▸ **Work request**
Using the listing below, set down exactly the lines starting at the line that contains "site NIA_S1_9D." and ending at the line that contains "A: White-tailed antelope", both included, and no others.

▸ **Provided records**
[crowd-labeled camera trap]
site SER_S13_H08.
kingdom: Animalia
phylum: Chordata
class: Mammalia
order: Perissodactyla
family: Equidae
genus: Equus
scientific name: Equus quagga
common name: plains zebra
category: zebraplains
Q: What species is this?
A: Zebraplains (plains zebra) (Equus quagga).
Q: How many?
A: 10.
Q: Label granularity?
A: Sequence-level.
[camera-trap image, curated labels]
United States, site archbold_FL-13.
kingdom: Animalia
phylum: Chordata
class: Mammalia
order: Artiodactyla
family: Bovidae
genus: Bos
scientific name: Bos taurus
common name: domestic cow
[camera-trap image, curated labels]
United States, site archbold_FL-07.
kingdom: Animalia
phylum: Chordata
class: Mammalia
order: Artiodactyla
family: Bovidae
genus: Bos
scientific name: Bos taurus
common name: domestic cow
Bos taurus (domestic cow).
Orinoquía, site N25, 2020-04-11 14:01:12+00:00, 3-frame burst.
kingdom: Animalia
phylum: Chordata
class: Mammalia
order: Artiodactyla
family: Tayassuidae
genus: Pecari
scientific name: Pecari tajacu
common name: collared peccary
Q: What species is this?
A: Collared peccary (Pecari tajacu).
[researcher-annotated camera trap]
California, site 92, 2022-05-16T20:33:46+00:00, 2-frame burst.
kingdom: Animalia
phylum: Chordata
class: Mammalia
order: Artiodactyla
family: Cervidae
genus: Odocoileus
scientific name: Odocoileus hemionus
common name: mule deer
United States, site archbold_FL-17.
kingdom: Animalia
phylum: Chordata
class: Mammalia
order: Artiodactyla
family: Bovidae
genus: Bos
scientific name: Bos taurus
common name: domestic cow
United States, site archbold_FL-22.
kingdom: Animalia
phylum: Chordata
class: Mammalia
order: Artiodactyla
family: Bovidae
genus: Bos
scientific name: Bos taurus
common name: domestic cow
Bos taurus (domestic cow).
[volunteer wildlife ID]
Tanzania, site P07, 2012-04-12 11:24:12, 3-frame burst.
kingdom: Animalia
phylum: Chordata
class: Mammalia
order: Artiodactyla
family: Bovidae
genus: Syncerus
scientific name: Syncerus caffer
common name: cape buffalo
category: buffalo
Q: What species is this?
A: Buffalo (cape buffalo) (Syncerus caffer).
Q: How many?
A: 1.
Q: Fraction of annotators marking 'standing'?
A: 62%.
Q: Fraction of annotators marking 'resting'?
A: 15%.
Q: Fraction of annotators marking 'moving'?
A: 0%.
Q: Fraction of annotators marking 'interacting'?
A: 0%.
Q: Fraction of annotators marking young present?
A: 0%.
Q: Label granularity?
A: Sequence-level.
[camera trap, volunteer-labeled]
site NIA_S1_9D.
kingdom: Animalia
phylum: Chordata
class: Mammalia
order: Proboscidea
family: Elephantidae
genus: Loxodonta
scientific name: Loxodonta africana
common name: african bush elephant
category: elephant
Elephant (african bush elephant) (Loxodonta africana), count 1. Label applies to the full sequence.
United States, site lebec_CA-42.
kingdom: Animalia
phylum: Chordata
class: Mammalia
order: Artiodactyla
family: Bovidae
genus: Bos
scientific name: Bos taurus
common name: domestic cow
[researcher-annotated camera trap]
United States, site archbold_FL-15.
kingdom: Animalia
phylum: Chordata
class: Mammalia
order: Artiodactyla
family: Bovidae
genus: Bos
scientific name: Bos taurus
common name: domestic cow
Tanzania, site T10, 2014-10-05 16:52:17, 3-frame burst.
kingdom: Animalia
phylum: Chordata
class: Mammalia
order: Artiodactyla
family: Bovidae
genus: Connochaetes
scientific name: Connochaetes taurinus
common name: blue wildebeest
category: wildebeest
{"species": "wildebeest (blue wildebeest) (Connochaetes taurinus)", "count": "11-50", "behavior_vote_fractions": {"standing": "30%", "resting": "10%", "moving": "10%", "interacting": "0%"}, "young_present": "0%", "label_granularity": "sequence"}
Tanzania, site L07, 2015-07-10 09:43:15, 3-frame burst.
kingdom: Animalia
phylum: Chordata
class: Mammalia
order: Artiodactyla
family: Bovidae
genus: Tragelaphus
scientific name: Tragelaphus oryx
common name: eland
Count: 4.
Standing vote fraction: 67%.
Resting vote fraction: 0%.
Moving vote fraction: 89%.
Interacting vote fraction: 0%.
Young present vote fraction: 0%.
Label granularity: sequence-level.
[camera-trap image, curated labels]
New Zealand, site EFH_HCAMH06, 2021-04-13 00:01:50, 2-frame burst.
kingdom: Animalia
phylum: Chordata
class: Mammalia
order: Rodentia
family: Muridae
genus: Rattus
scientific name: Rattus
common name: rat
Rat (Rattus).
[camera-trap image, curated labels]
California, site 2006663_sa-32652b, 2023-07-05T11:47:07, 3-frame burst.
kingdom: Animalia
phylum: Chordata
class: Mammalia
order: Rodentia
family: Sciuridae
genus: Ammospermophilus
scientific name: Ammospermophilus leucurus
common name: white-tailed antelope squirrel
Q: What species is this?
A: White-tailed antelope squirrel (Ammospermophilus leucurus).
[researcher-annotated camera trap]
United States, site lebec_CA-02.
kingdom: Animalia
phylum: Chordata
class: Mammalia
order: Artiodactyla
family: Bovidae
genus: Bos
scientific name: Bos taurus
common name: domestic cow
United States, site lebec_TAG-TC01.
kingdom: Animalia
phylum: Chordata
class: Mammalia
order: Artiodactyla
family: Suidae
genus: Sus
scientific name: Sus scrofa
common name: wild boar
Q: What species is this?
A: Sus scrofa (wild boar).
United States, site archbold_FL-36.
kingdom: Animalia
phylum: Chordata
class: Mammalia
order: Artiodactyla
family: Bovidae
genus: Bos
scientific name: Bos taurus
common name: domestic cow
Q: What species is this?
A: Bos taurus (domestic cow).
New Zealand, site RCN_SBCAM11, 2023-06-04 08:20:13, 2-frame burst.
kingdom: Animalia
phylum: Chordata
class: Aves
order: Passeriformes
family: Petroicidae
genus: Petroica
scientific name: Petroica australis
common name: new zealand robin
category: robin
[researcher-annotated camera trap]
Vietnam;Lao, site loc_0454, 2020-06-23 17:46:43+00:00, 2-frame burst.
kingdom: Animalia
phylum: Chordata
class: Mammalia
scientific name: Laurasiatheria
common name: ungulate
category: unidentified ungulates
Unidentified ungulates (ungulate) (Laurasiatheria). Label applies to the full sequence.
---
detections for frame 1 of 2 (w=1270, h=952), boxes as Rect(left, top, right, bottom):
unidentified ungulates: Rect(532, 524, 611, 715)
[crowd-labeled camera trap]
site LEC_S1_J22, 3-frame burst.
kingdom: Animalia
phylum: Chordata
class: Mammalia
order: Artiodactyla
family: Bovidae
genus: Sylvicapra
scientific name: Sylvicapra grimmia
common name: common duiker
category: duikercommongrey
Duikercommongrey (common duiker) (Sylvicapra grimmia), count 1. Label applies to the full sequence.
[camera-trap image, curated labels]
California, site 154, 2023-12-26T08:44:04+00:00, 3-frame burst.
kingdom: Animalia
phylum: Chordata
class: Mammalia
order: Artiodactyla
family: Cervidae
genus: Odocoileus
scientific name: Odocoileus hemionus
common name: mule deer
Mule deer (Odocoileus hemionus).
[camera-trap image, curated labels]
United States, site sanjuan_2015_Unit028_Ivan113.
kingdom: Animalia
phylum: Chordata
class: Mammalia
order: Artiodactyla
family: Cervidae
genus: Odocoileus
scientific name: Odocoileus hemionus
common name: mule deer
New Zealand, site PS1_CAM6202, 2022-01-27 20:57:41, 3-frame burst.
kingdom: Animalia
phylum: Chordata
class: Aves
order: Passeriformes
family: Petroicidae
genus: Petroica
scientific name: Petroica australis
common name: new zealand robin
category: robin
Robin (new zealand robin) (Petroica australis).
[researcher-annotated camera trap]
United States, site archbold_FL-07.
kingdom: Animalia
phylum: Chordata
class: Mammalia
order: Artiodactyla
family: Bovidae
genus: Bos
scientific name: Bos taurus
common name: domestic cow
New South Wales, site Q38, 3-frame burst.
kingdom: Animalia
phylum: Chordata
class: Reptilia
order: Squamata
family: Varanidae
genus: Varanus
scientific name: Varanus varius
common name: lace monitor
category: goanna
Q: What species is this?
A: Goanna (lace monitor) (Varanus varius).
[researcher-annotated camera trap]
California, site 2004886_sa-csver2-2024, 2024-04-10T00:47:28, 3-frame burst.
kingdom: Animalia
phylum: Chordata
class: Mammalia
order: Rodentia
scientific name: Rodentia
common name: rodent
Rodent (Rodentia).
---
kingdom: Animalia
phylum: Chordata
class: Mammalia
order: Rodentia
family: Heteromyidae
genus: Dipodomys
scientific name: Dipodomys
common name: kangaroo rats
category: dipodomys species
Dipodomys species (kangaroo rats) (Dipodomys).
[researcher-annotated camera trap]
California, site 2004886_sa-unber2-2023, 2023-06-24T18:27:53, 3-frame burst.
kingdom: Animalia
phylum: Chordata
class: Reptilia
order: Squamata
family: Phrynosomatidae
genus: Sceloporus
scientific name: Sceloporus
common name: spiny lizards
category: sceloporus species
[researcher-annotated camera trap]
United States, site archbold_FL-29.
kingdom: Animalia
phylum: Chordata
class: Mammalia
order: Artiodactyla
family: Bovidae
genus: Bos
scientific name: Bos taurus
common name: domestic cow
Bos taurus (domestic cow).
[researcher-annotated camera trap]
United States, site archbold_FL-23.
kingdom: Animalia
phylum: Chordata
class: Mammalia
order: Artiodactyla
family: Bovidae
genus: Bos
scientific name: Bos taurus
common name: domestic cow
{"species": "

▸ **Answer section**
site NIA_S1_9D.
kingdom: Animalia
phylum: Chordata
class: Mammalia
order: Proboscidea
family: Elephantidae
genus: Loxodonta
scientific name: Loxodonta africana
common name: african bush elephant
category: elephant
Elephant (african bush elephant) (Loxodonta africana), count 1. Label applies to the full sequence.
United States, site lebec_CA-42.
kingdom: Animalia
phylum: Chordata
class: Mammalia
order: Artiodactyla
family: Bovidae
genus: Bos
scientific name: Bos taurus
common name: domestic cow
[researcher-annotated camera trap]
United States, site archbold_FL-15.
kingdom: Animalia
phylum: Chordata
class: Mammalia
order: Artiodactyla
family: Bovidae
genus: Bos
scientific name: Bos taurus
common name: domestic cow
Tanzania, site T10, 2014-10-05 16:52:17, 3-frame burst.
kingdom: Animalia
phylum: Chordata
class: Mammalia
order: Artiodactyla
family: Bovidae
genus: Connochaetes
scientific name: Connochaetes taurinus
common name: blue wildebeest
category: wildebeest
{"species": "wildebeest (blue wildebeest) (Connochaetes taurinus)", "count": "11-50", "behavior_vote_fractions": {"standing": "30%", "resting": "10%", "moving": "10%", "interacting": "0%"}, "young_present": "0%", "label_granularity": "sequence"}
Tanzania, site L07, 2015-07-10 09:43:15, 3-frame burst.
kingdom: Animalia
phylum: Chordata
class: Mammalia
order: Artiodactyla
family: Bovidae
genus: Tragelaphus
scientific name: Tragelaphus oryx
common name: eland
Count: 4.
Standing vote fraction: 67%.
Resting vote fraction: 0%.
Moving vote fraction: 89%.
Interacting vote fraction: 0%.
Young present vote fraction: 0%.
Label granularity: sequence-level.
[camera-trap image, curated labels]
New Zealand, site EFH_HCAMH06, 2021-04-13 00:01:50, 2-frame burst.
kingdom: Animalia
phylum: Chordata
class: Mammalia
order: Rodentia
family: Muridae
genus: Rattus
scientific name: Rattus
common name: rat
Rat (Rattus).
[camera-trap image, curated labels]
California, site 2006663_sa-32652b, 2023-07-05T11:47:07, 3-frame burst.
kingdom: Animalia
phylum: Chordata
class: Mammalia
order: Rodentia
family: Sciuridae
genus: Ammospermophilus
scientific name: Ammospermophilus leucurus
common name: white-tailed antelope squirrel
Q: What species is this?
A: White-tailed antelope squirrel (Ammospermophilus leucurus).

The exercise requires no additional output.